• [WHAT IS ASKED]
Reproduce all of the rows below word for word, omitting the pictures.

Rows
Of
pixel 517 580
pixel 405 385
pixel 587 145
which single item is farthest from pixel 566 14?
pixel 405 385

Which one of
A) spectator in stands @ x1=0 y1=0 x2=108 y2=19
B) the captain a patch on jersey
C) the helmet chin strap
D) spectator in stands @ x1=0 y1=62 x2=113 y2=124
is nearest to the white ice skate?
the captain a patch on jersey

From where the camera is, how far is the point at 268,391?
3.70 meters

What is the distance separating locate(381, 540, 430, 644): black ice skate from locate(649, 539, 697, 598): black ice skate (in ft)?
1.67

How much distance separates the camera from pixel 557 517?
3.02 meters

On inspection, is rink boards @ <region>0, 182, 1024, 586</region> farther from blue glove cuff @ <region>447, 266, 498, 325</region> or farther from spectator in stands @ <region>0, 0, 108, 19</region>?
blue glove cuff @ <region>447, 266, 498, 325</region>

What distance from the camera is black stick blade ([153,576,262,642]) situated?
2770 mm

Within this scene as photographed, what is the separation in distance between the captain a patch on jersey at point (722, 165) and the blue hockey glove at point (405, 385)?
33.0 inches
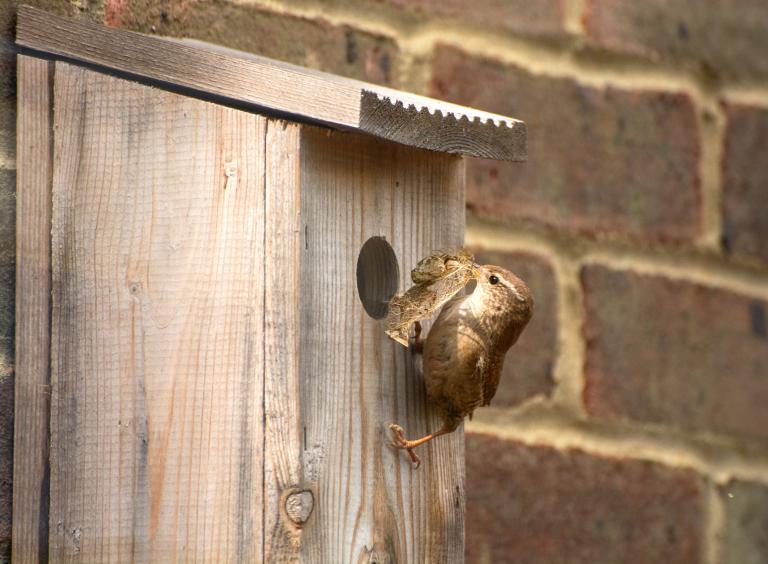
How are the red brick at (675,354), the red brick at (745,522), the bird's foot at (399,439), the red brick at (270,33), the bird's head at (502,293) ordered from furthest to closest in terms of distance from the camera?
the red brick at (745,522) < the red brick at (675,354) < the red brick at (270,33) < the bird's head at (502,293) < the bird's foot at (399,439)

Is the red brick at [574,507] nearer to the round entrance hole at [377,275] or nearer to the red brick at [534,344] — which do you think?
the red brick at [534,344]

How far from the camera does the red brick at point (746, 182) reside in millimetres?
3049

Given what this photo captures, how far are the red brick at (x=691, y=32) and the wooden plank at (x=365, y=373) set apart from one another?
0.89m

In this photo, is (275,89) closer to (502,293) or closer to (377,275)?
(377,275)

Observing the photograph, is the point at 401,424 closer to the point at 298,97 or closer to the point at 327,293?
the point at 327,293

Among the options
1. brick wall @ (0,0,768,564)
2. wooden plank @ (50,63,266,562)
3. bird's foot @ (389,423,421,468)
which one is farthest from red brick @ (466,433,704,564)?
wooden plank @ (50,63,266,562)

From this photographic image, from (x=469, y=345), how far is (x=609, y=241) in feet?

• [ANSWER TO THE EXERCISE]
Of
pixel 517 580
pixel 405 385
pixel 587 145
which single item is farthest from pixel 566 14?
pixel 405 385

Which one of
A) spectator in stands @ x1=0 y1=0 x2=108 y2=19
B) the captain a patch on jersey
C) the helmet chin strap
D) spectator in stands @ x1=0 y1=62 x2=113 y2=124
is nearest to the white ice skate?
the captain a patch on jersey

From where the camera is, how far is the point at 268,391?
3.70 meters

What is the distance separating locate(381, 540, 430, 644): black ice skate from locate(649, 539, 697, 598): black ice skate (in ft)?
1.67

How much distance separates the camera from pixel 557 517?
3.02 meters

On inspection, is rink boards @ <region>0, 182, 1024, 586</region> farther from blue glove cuff @ <region>447, 266, 498, 325</region> or farther from spectator in stands @ <region>0, 0, 108, 19</region>?
blue glove cuff @ <region>447, 266, 498, 325</region>

What distance from the camera is black stick blade ([153,576,262,642]) situated?
2770 mm

Within this scene as photographed, what is the separation in distance between the captain a patch on jersey at point (722, 165) and the blue hockey glove at point (405, 385)?
33.0 inches
How are the red brick at (675,354), the red brick at (745,522), the bird's foot at (399,439), the red brick at (270,33), the bird's head at (502,293) ordered from furthest to closest in terms of distance from the camera?
the red brick at (745,522) < the red brick at (675,354) < the red brick at (270,33) < the bird's head at (502,293) < the bird's foot at (399,439)

Is the red brick at [574,507] nearer to the round entrance hole at [377,275] or nearer to the red brick at [534,344] — which do you think?
the red brick at [534,344]

How far from the camera does the red brick at point (746, 182) reside in millimetres?
3049

Given what this photo captures, how far are the red brick at (x=691, y=32) and the wooden plank at (x=365, y=373) set apart from one another?
0.89m

In this photo, is (275,89) closer to (502,293) or closer to (377,275)?
(377,275)

Observing the photograph, is the point at 401,424 closer to the point at 298,97 or closer to the point at 327,293?
the point at 327,293

Among the options
1. brick wall @ (0,0,768,564)
2. wooden plank @ (50,63,266,562)
3. bird's foot @ (389,423,421,468)
which one is farthest from red brick @ (466,433,704,564)?
wooden plank @ (50,63,266,562)

From this photographic image, from (x=469, y=345), how far is (x=609, y=241) in feet?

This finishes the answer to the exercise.